_Passage given_
────────────────────

# Lab | Web Scraping

## Exercise: Extracting Information from an HTML Document

In this exercise, you will practice web scraping using **BeautifulSoup**. The goal is to extract useful information from an HTML document.

Follow the steps below to complete the exercise:

1. **Load the HTML document**  
   - Use the given HTML code and parse it using `BeautifulSoup`.

2. **Find the `<title>` tag**  
   - Extract and print the content of the `<title>` tag.

3. **Retrieve all paragraph (`<p>`) tags**  
   - Find and print all paragraph tags in the document.

4. **Count the number of paragraph (`<p>`) tags**  
   - Calculate and print the total number of `<p>` tags.

5. **Extract the text from the first paragraph (`<p>`)**  
   - Retrieve and print only the text inside the first paragraph.

6. **Find the length of the text inside the first `<h2>` tag**  
   - Extract the text from the first `<h2>` tag and print its length.

────────────────────

_Material provided_
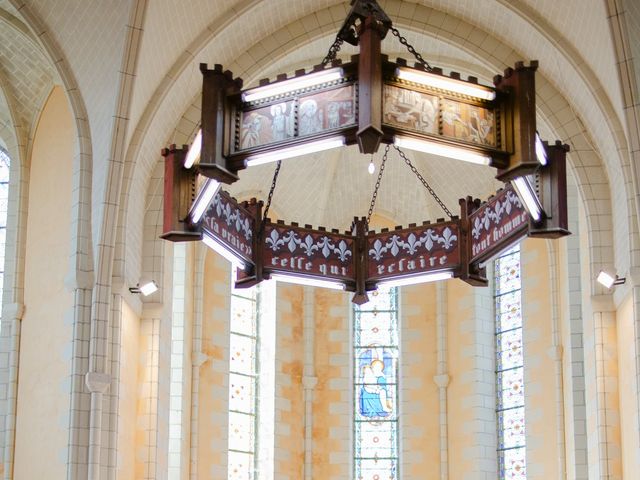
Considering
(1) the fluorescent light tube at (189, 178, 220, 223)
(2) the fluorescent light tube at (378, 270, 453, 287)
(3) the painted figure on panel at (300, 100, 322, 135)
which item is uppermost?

────────────────────

_Exercise instructions_
From the web scraping lab above, return verbatim the part that opens with the words containing "1. **Load the" and closes with "in the document.".

_Solution below_
1. **Load the HTML document**  
   - Use the given HTML code and parse it using `BeautifulSoup`.

2. **Find the `<title>` tag**  
   - Extract and print the content of the `<title>` tag.

3. **Retrieve all paragraph (`<p>`) tags**  
   - Find and print all paragraph tags in the document.